My background definitely had an impact on how I manage my care. I was an administrator for the University of Miami School of Medicine for many years, and I’m a real advocate for medical centers that have a teaching hospital. You’ve got your best opportunity there, because they have access to clinical trials and state-of-the-art equipment that are not available to a physician in private practice.
My three children and I took a riverboat cruise down the Rhine, through Switzerland, Italy and Germany.
I thought I was doing really well until a CT scan found a recurrence. There was a slight shadow where the cancer had started again. I was immediately removed from the clinical trial—six weeks before it ended. I was so disappointed.
People should advocate for themselves. You don’t have to take the doctor’s word as gospel. My doctor and I have a lot of arguments, but I still love him, and he still loves me. If I don’t like what he thinks he wants to do, he’s got to convince me. I have a pad and pencil by my sofa, and when something occurs to me, I write it down. Then I bring it with me when I see my doctor so I can tell him about my side effects and ask all my questions.

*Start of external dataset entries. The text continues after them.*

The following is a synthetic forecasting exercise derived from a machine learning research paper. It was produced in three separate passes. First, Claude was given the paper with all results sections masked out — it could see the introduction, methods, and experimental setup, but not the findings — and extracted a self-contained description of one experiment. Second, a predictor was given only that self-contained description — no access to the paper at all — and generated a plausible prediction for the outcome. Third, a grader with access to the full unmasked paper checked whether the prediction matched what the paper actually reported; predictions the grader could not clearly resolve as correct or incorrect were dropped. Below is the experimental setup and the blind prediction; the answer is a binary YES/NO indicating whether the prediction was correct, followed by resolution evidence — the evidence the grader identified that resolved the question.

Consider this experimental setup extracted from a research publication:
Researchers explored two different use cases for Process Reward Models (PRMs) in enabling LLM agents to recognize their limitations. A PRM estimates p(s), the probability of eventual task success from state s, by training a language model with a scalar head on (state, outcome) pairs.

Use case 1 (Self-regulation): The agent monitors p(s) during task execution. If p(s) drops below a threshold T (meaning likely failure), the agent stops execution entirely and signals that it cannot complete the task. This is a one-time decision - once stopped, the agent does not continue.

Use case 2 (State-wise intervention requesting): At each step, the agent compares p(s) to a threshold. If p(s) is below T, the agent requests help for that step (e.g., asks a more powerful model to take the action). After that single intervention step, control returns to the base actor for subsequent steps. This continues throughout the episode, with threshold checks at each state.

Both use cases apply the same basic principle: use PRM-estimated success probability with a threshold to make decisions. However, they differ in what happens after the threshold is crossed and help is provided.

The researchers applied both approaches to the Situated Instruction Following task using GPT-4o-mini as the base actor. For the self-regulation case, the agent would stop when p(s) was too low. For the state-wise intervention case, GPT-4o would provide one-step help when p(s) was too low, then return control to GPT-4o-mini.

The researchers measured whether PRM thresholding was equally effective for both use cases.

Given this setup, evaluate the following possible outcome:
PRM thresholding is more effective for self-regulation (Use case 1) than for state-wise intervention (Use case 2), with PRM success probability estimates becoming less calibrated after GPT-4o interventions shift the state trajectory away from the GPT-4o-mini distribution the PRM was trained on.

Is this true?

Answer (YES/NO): NO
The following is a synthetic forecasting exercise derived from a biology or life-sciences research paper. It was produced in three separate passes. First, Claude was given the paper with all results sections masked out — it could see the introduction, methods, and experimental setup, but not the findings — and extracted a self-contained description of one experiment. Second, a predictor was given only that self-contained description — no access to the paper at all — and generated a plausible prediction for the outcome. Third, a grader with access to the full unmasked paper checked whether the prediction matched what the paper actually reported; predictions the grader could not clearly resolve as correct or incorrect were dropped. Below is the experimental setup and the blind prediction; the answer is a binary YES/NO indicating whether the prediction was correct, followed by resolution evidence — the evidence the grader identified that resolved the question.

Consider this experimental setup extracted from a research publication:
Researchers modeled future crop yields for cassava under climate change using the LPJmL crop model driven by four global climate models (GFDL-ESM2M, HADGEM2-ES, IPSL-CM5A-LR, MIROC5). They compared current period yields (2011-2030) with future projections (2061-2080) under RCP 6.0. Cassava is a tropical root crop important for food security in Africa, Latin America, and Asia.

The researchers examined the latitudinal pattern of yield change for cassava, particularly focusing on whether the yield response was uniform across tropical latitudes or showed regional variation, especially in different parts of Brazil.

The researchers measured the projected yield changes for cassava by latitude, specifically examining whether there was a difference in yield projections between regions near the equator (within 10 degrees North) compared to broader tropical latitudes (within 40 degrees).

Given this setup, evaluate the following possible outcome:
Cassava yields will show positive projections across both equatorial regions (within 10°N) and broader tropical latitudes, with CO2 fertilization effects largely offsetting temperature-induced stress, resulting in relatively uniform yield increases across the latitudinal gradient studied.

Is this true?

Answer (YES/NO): NO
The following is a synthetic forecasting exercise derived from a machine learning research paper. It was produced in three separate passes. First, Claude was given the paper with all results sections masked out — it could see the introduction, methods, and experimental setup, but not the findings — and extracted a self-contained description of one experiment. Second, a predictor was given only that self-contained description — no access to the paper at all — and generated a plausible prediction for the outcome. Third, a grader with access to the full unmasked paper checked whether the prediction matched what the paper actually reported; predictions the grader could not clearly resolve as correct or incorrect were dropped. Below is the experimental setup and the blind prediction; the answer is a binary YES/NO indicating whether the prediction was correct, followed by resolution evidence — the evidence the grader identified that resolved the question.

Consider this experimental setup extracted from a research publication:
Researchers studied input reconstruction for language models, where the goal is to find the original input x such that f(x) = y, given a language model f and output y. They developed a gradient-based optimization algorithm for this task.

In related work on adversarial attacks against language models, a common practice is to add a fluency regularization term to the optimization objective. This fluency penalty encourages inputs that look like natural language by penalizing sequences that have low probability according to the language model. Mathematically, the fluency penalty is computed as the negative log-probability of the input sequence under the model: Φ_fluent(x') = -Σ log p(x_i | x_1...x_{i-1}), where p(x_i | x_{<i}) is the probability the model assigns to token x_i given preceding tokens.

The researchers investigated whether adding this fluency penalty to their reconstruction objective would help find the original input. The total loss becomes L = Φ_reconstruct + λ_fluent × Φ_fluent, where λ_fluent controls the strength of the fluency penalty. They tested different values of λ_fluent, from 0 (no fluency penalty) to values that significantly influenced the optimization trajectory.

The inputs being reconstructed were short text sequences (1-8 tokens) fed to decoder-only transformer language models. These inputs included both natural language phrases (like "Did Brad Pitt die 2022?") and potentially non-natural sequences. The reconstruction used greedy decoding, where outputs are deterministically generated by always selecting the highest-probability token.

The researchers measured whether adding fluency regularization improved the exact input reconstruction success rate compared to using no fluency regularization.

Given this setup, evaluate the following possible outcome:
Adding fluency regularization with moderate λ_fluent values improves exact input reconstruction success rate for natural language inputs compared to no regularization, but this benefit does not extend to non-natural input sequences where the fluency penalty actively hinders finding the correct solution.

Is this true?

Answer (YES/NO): YES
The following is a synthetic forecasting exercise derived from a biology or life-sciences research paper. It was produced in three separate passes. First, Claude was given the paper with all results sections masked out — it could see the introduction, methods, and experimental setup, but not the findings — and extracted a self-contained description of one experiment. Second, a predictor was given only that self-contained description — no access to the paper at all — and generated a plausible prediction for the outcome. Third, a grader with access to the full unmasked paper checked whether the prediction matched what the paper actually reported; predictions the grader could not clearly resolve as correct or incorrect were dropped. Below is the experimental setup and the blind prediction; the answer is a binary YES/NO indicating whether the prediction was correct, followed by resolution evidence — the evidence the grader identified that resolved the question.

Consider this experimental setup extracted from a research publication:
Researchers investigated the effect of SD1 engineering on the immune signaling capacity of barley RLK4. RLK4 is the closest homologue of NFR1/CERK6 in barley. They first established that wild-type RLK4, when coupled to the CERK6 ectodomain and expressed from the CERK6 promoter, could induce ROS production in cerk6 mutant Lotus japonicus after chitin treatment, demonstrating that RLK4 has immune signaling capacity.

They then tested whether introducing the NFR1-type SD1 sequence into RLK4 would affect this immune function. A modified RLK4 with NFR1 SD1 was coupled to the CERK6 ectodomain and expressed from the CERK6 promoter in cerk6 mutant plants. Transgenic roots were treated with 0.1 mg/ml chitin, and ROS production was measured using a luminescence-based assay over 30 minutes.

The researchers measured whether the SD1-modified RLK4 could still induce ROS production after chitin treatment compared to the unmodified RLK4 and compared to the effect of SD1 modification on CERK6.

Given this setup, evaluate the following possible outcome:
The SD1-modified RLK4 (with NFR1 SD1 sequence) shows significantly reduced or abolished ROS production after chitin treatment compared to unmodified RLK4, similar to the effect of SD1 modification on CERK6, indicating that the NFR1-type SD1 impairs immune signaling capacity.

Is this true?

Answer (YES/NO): NO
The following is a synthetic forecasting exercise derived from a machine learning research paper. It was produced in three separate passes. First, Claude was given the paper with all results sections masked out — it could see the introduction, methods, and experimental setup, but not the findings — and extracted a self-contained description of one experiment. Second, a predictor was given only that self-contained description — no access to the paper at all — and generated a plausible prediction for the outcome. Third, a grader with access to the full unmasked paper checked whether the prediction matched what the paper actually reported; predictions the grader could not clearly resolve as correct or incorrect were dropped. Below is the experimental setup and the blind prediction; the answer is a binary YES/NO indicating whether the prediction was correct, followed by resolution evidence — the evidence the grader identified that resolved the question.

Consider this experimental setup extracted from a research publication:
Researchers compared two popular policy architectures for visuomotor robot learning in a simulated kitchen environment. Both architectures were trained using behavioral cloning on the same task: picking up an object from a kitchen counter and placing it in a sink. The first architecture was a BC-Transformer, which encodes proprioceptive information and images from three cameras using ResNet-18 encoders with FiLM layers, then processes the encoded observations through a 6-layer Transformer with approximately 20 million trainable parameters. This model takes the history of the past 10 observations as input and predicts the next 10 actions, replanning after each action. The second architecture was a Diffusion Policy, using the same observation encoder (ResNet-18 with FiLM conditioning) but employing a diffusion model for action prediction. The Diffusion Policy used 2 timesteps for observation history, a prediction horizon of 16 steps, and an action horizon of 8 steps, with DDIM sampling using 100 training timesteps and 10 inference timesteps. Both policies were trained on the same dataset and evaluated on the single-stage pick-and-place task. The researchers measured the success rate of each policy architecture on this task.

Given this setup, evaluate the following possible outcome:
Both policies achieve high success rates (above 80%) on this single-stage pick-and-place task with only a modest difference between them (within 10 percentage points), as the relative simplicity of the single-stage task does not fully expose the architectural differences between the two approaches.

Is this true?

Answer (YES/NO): NO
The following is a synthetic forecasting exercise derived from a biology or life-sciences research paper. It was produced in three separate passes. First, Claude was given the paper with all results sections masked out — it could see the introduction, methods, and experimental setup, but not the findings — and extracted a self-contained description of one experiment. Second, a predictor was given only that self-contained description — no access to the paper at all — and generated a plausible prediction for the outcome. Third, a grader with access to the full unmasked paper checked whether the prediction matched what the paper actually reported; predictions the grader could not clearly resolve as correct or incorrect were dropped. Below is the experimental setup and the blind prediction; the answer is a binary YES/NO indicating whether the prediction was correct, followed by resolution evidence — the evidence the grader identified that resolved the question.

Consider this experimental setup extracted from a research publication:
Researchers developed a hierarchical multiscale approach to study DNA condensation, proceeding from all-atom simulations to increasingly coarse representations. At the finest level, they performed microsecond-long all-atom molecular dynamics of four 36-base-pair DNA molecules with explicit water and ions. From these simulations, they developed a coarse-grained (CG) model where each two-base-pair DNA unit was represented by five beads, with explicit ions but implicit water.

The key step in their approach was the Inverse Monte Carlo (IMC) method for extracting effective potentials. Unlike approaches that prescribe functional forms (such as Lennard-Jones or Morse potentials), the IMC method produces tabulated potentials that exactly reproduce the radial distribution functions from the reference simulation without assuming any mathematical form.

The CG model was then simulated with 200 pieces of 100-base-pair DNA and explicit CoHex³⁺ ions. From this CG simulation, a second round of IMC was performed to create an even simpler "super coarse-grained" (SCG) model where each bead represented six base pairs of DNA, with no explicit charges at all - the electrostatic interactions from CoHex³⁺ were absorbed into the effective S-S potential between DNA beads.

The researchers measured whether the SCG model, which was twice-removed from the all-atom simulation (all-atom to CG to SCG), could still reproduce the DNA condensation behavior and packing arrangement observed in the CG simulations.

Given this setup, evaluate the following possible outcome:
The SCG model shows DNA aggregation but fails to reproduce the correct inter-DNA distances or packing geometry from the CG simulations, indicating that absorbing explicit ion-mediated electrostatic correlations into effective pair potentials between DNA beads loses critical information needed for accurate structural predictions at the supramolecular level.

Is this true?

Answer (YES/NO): NO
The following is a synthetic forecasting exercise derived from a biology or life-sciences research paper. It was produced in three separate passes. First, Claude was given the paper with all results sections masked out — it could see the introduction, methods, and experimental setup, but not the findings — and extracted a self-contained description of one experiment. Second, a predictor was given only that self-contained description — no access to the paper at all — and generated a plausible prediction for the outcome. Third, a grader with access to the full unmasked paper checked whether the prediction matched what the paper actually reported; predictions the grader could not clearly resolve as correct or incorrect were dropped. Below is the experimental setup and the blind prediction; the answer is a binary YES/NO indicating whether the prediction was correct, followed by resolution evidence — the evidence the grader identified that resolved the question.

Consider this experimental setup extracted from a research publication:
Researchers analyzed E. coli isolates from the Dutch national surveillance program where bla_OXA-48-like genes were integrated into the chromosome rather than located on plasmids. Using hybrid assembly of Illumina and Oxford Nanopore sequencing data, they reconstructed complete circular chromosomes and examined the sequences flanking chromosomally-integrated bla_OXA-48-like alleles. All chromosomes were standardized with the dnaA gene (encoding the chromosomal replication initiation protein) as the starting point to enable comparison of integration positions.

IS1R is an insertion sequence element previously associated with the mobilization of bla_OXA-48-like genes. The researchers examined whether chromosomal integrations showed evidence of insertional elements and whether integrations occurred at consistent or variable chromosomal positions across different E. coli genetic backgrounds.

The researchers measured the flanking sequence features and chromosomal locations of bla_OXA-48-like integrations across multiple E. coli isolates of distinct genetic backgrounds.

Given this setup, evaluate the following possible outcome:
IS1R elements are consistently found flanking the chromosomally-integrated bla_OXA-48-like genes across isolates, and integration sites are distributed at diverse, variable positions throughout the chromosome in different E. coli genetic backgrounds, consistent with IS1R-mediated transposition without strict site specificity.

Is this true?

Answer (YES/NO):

I started carboplatin and doxorubicin chemotherapy once a month for six months. It was very difficult, as the infusion was initially very strong. They made it a little less strong when I could not tolerate it well. It was four to six hours every time, but they treated me very nicely: You could get your feet massaged, and there was an art cart, so you could string beads and paint pictures.
Each month, I had 10 days to two weeks to chill out from the chemo and two weeks to live. I did a lot of living in that time.
I met my children in Albuquerque, New Mexico, and we had a wonderful Christmas. Next year, we are planning to go on a cruise from New England up into Canada to see the leaves, because none of us gets to see fall leaves where we live.
I had my last chemo treatment, followed by a CT scan. The scan showed that the tumor had shrunk a bit, but it is still there. I’m starting the PARP inhibitor Zejula (niraparib). It’s a daily pill, and I will stay on it as long as it works.
BRCA mutation—BRCA genes influence susceptibility to cancer. People with certain BRCA mutations cannot repair damaged DNA, which allows cancer cells to grow out of control.
PARP inhibitor—a type of targeted therapy that works by blocking a protein that plays a role in DNA repair. Interfering with PARP leads to more DNA breaks, which can halt cancer cell division.
Stage IV cancer—cancer that has metastasized, or spread beyond its original location to other parts of the body.